# Exercise instructions:
1 – Using the issue on Survey Solutions variable labels below, decide whether each statement agrees with it. Answer yes or no for each, and quote the deciding words. (a) Labels have a maximum length of 80 characters. (b) Users currently get their desired labels without any manual work. (c) The getter commands load the questionnaire metadata file into a frame.
2 – Besides lbl_get_question_text, which getter command does the issue on Survey Solutions variable labels below list?

Fix labels of SuSo questions that export as multiple variables

arthur-shaw commented 9 months ago

Problem

Several Survey Solutions question types capture data that must be exported as several separate variables (e.g., list, multi-select, GPS, geography, etc.). For those question types, the variable label consists of two components: first, the label (i.e., either Variable label or Question text field); second, the component in a particular column (e.g., value label for multi-select item; latitute, longitude, altitude, accuracy for GPS; etc). Often, these composite variable labels can be longer than the max length for labels (80 characters) or may not present information in the order/way the data user desires.

To address these issues currently, users must manually create their desired labels. In doing so, they may need to search for components in Designer and copy-paste-modify their way to the desired result (e.g., open the questionnaire on Designer, navigate to/search for the source question, find the desired multi-select item, copy the value label, and paste into Stata to construct the desired label).

Solution

To minimize the manual work, create Stata functions that:

Get the components from Survey Solution's questionnaire metadata (e.g., question text, variable label)
Compose a label with the returned component and other text desired by the end user

Implementation ideas

Getters

Some commands to get fields from Survey Solution's questionnaire metadata for a given:

lbl_get_question_text
lbl_get_var_label

For each of these commands:

Load the SuSo questionnaire metadata file into a frame
Find the relevant variable observation (erroring if either no or multilple variables found)

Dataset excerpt
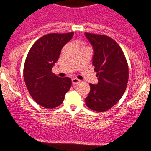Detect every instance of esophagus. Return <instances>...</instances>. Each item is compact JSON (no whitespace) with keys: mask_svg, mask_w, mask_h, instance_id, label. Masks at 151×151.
I'll return each instance as SVG.
<instances>
[{"mask_svg":"<svg viewBox=\"0 0 151 151\" xmlns=\"http://www.w3.org/2000/svg\"><path fill=\"white\" fill-rule=\"evenodd\" d=\"M71 81H72L73 84H78L79 83H81V81H80L79 79L76 78V77H73V78L71 79Z\"/></svg>","mask_w":151,"mask_h":151,"instance_id":"34e87169","label":"esophagus"}]
</instances>
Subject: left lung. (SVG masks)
<instances>
[{"mask_svg":"<svg viewBox=\"0 0 151 151\" xmlns=\"http://www.w3.org/2000/svg\"><path fill=\"white\" fill-rule=\"evenodd\" d=\"M92 46V65L98 83L91 84L86 104L92 111L104 112L121 99L129 80V68L123 50L114 40L106 35L85 33Z\"/></svg>","mask_w":151,"mask_h":151,"instance_id":"obj_1","label":"left lung"}]
</instances>
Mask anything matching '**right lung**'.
Masks as SVG:
<instances>
[{
  "instance_id": "add662e5",
  "label": "right lung",
  "mask_w": 151,
  "mask_h": 151,
  "mask_svg": "<svg viewBox=\"0 0 151 151\" xmlns=\"http://www.w3.org/2000/svg\"><path fill=\"white\" fill-rule=\"evenodd\" d=\"M73 35V32L44 35L34 43L27 55L24 80L32 99L43 108H54L60 105L71 86L70 78L57 77L51 70L59 59L62 47Z\"/></svg>"
}]
</instances>
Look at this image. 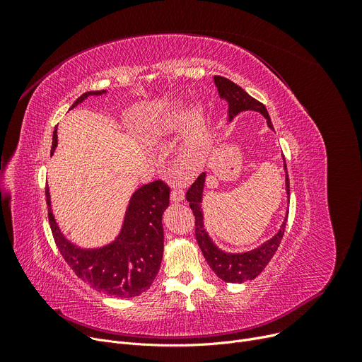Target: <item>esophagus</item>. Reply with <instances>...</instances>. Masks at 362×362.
Segmentation results:
<instances>
[{"instance_id": "1", "label": "esophagus", "mask_w": 362, "mask_h": 362, "mask_svg": "<svg viewBox=\"0 0 362 362\" xmlns=\"http://www.w3.org/2000/svg\"><path fill=\"white\" fill-rule=\"evenodd\" d=\"M171 201L173 202H180L183 201L185 198V192H183V187L182 186H173V189H171V195H170Z\"/></svg>"}]
</instances>
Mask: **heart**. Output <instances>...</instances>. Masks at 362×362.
Instances as JSON below:
<instances>
[{
    "label": "heart",
    "mask_w": 362,
    "mask_h": 362,
    "mask_svg": "<svg viewBox=\"0 0 362 362\" xmlns=\"http://www.w3.org/2000/svg\"><path fill=\"white\" fill-rule=\"evenodd\" d=\"M183 127V144L189 152H199L210 144L205 114L199 107L191 108L187 112L179 105H168L160 110L146 124L151 136H165Z\"/></svg>",
    "instance_id": "heart-1"
}]
</instances>
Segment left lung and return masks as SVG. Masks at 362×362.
Masks as SVG:
<instances>
[{
    "mask_svg": "<svg viewBox=\"0 0 362 362\" xmlns=\"http://www.w3.org/2000/svg\"><path fill=\"white\" fill-rule=\"evenodd\" d=\"M214 83L217 86L220 98L224 100L229 105L227 114H229V122L233 120L235 116H238L242 111H258L267 120L269 127L273 130V124L269 116L267 108L264 107L259 101L252 98L248 92H245L239 85L235 82L223 78V76H214ZM284 160V158H283ZM284 171H286V192L289 195V176L286 161H284ZM206 173H201L198 179L189 187L186 192V201L189 202V206L195 216V236L199 248L204 254V258L210 264L213 272L224 281L227 283H243L255 279L264 269L265 265L270 262L273 255L276 254L279 245L281 242V238L284 235V227H286L288 214L284 217L283 224L280 226L279 232L269 240H265L258 248L246 252L239 254H230L221 251L218 246L213 242V239L205 230L204 224V213H202V195H204V186H205ZM289 213V211H288Z\"/></svg>",
    "mask_w": 362,
    "mask_h": 362,
    "instance_id": "obj_1",
    "label": "left lung"
}]
</instances>
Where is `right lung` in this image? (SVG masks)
Wrapping results in <instances>:
<instances>
[{
	"instance_id": "right-lung-1",
	"label": "right lung",
	"mask_w": 362,
	"mask_h": 362,
	"mask_svg": "<svg viewBox=\"0 0 362 362\" xmlns=\"http://www.w3.org/2000/svg\"><path fill=\"white\" fill-rule=\"evenodd\" d=\"M107 90H90L74 101V108L90 95ZM57 129L52 133L51 156L57 148ZM48 218L54 240L60 254L79 279L95 291L117 298L138 296L154 281L163 259L164 230L163 213L168 206L170 187L156 180L133 192L119 236L101 248H82L70 242L55 221L49 189H45Z\"/></svg>"
}]
</instances>
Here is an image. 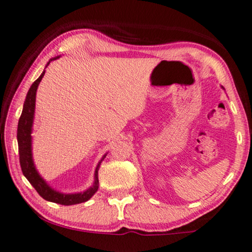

# The results:
1 –
(a) Yes: "the max length for labels (80 characters)"
(b) No: "users must manually create their desired labels"
(c) Yes: "Load the SuSo questionnaire metadata file into a frame"

2 – lbl_get_var_label